Время полного затмения! В том месте, где раньше на небе было солнце, теперь зиял черный огромный зрачок космоса, окруженный нежным жемчужно-белым светом.

— Я боюсь! — услышал Кмитич голос Елены. Девушка прижалась к нему. Он крепко обнял ее тонкое теплое тело, стройное, как у молодой березки. Она слегка дрожала.

— Не бойся! Это должно пройти! Как красиво! Как страшно! — зачарованно глядел вверх Кмитич, на то, как слабый пурпурный свет появился на восточной кромке лунного диска, оттеняя белую корону и черноту, за которой спряталось солнце. На небе, словно ночью, мерцали звезды. Но то была не ночная темнота, а ночь самого дня! Над горизонтом по всей его протяженности можно было видеть, что затмения там, за границей тени, уже нет — лишь зловещий желтый полумрак.

— Это конец? — шептала испуганно Елена, и Кмитич ощутил ее горячее дыхание у себя на щеке. Девушка закрыла глаза и прижалась к его лицу.

— Нет, — Кмитича также сковал суеверный страх, страх перед чем-то абсолютно неведомым и жутким. Им самим овладело ощущение конца времени, но Кмитич понял, что больше боится даже не за себя, а за Елену, чье сердце колотилось рядом с его сердцем, лихорадочно соображая, как же можно спасти эту несчастную в своем испуге девушку от черной бездны неизвестности.
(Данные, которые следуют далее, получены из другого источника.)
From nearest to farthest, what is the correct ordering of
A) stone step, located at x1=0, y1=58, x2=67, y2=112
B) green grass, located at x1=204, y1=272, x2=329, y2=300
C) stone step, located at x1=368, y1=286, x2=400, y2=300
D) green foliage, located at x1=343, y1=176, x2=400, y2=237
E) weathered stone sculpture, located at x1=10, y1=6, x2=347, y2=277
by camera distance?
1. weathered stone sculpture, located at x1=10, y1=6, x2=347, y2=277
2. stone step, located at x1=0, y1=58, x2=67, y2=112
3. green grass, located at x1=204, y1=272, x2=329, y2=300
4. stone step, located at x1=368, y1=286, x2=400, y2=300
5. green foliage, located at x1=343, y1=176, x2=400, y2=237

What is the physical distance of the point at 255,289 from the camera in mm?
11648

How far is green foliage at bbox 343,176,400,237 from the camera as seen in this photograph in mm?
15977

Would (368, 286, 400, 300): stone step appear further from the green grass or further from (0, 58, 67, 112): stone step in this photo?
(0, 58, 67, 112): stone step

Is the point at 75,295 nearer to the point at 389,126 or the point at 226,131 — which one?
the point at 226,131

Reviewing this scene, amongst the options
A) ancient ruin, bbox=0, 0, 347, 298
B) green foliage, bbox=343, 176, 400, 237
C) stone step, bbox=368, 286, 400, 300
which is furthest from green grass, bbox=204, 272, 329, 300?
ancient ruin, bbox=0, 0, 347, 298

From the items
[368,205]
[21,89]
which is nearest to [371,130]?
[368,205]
— Никогда больше! Никогда! — испуганно шептала Елена, непонятно что имея в виду — не то свое прошлое занятие, не то еще что-то.

— Не бойся. Нет, любая, нет! Все пройдет! Это… это солнечное затмение, — он жарко шептал ей прямо в лицо, гладя по белокурым волосам ладонью. Сейчас Кмитич с ужасом вспоминал цитату из «Откровения»: «Четвертый Ангел вылил чашу свою на солнце: и дано было ему жечь людей огнем…» Нужели это оно и есть?

Тусклые шипы и пучки световой короны все еще украшали черный диск солнца. Но вот уже слабый свет забрезжил на западе, в то время как на востоке тьма все еще сгущалась. Кромка луны начинала светлеть. Затмение отступало. Тьма не сумела овладеть солнцем.

На черном диске появилась первая сверкающая бусинка солнечного света. Эта одиночная бусинка быстро перерастала в гирлянду из нескольких бусин, сливающихся в одно яркое пятно и постепенно приобретающих вновь форму солнечного полумесяца. Солнце выползало-таки из-под луны. Мрачная тень медленно проплыла и быстро пропала на востоке. День с его естественными светом и формой полностью вернулся.

Но Кмитич с Еленой все еще стояли, прижавшись друг к другу. Кмитичу при этом не хотелось отпускать девушку — он, к собственному удивлению, чувствовал себя безопасней, ощущая тепло ее тела, словно ребенок в обьятиях матери. От Елены шла сильная энергетика и защищенность, несмотря на то, что она сама страшно перепугалась. Словно проснувшись, девушка часто заморгала глазами и посмотрела на Кмитича снизу вверх почти удивленно. Тот, смутившись, чуть-чуть отстранил ее. Елена, также явно смутившись, сделала шаг назад.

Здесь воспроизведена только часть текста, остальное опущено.